- Born: Rachelle Ranae Pauli March 31, 1956 (age 70) Grants Pass, Oregon
- Criminal status: Released (November 2018)
- Spouse: David Shannon ​(m. 1974)​
- Children: 2
- Convictions: Attempted murder, arson, interference with commerce by force, interstate travel in aid of racketeering
- Criminal penalty: 23 years in prison

Details
- Country: United States
- Targets: Abortion providers and clinics in Oregon, California, Nevada, and Kansas
- Injured: George Tiller (shot)
- Weapons: Handgun, fire bombing
- Imprisoned at: Waseca FCI (1995–2018)

= Shelley Shannon =

American anti-abortion activist (born 1956)

Rachelle Ranae "Shelley" Shannon (born March 31, 1956) is an American anti-abortion activist who was convicted in a Kansas state court for the attempted murder of George Tiller by shooting him in his car in Wichita, Kansas in 1993. She was also convicted in U.S. federal court for ten attacks at abortion clinics using arson or acid. At her sentencing in U.S. District Court in 1995, the presiding judge described Shannon as a terrorist and agreed with prosecutors that she was a threat even from behind bars. She served her sentence at the Federal Correctional Institution in Waseca, Minnesota and was released in November 2018.

==Involvement in anti-abortion movement==
Shannon became involved in the anti-abortion movement around 1988. She was arrested several times for trespassing and physically obstructing access to clinics.

After the murder of an abortion provider in Pensacola in 1993, Shannon wrote at least 25 letters to the perpetrator, calling him a "hero" and "brave soldier" and describing her disillusionment with nonviolence. She traveled to Kentucky to visit John Brockhoeft, convicted of firebombing a Cincinnati abortion clinic.

==Attempted murder of George Tiller==
On August 19, 1993, Shelley Shannon shot physician George Tiller in both arms, while he was in his car outside his Wichita, Kansas abortion clinic.

Shannon was a resident of Grants Pass, Oregon, and had been a part of the anti-abortion movement for at least five years at the time she shot Tiller. She had written in support of Michael Griffin, the murderer of David Gunn, calling Griffin "the awesomest, greatest hero of our time." Tiller's Wichita clinic was the site of frequent demonstrations and incidents of direct action by those opposed to abortion and of counter-demonstrations by abortion rights activists. Under cover of such a fracas, Shannon shot Tiller with a semiautomatic pistol.

Tiller was assassinated on May 31, 2009, by Scott Roeder.

==Trial and imprisonment==
At her trial in state court, Shannon testified that there was nothing immoral about trying to kill Tiller. The jurors needed only an hour to convict her of attempted murder. She was sentenced to 11 years in prison.

While incarcerated in Lansing, Kansas, Shannon signed the Army of God's statement in support of the actions of Paul Jennings Hill, identifying herself as a "prisoner of Christ".

On June 4, 1995, she pleaded guilty to setting fires at several abortion clinics in Oregon, California and Nevada. She had been indicted by federal grand juries on 30 counts in connection with fires and butyric acid attacks at nine clinics. Charges included arson, interference with commerce by force and interstate travel in aid of racketeering.
On September 9, 1995, U.S. Federal District Court Judge James A. Redden sentenced Shannon to 20 years in prison—a substantial upward departure from sentencing guidelines. In sentencing her, Redden called her a terrorist. He sided with prosecutors who contended that Shannon was a threat even from behind bars. The federal sentence was set to begin only after the completion of Shannon's 11-year state incarceration for shooting Tiller.

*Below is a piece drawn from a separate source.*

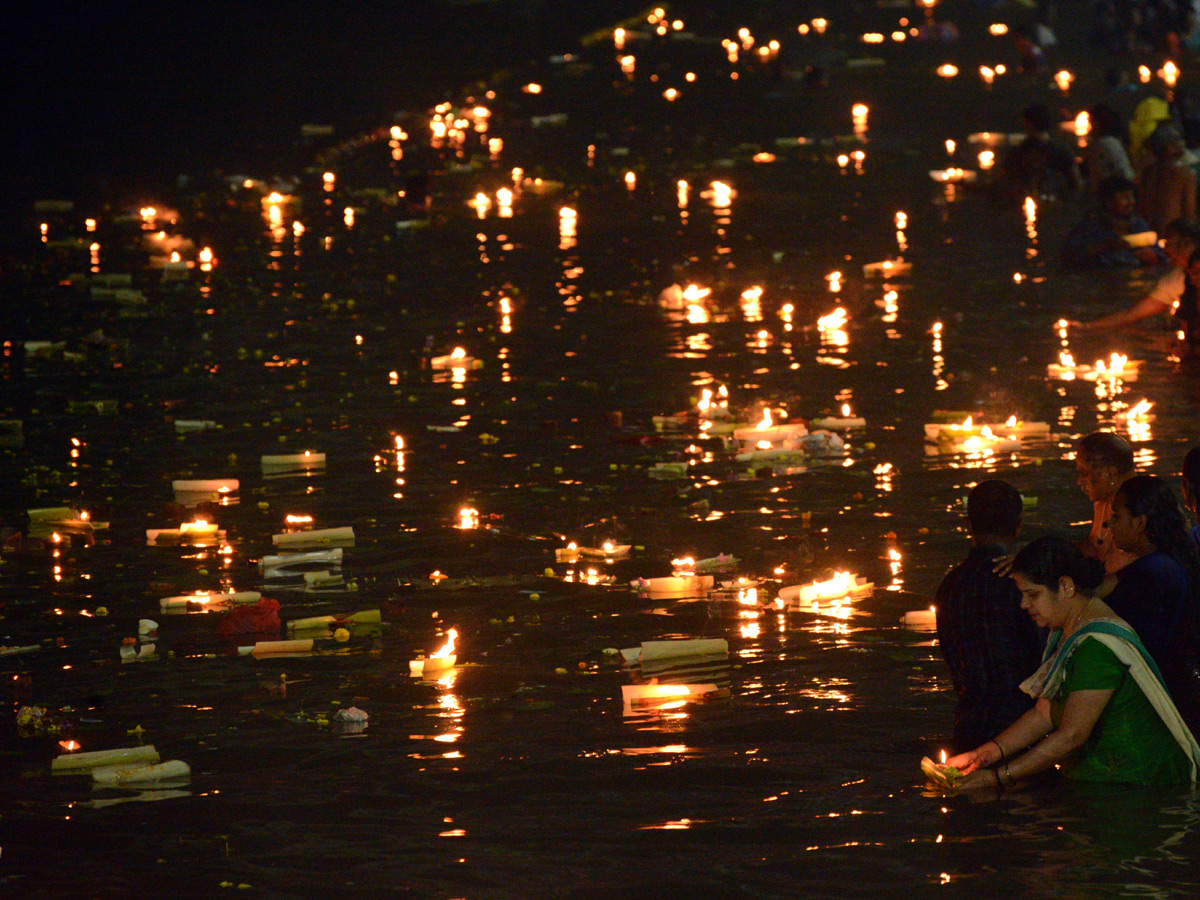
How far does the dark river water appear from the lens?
7656 mm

Her daughter, Angela Shannon, was prosecuted for sending a death threat in 1993 to George Woodward, a Milwaukee doctor who performed abortions. (The letter arrived on March 3, 1993 — a week before the murder of David Gunn.) The elder Shannon attempted to take the blame for the death threat, but in view of Angela's fingerprints having been found on the letter, Angela was convicted and sentenced to 46 months' incarceration in 1997. Her sentence was finished in 2001.

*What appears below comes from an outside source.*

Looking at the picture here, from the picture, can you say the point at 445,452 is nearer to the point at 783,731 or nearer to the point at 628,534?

In 1998, Shannon filed a lawsuit contending that the sewage system in the Kansas prison was inadequate, and that sewage backups created unhealthful conditions for the inmates. Her lawsuit was dismissed by Federal District Court Judge Kathryn Vratil in Kansas City, Kansas. The dismissal was upheld by a 2-1 vote of the 10th U.S. Circuit Court of Appeals, stating there wasn't sufficient proof the warden knew about the sewer problems. Before Shannon's attorney could refile, the sewer system and other problems were corrected.

Shannon had been in ongoing contact with controversial anti-abortionist Donald Spitz during her incarceration at Waseca federal prison as well as at the time of her release.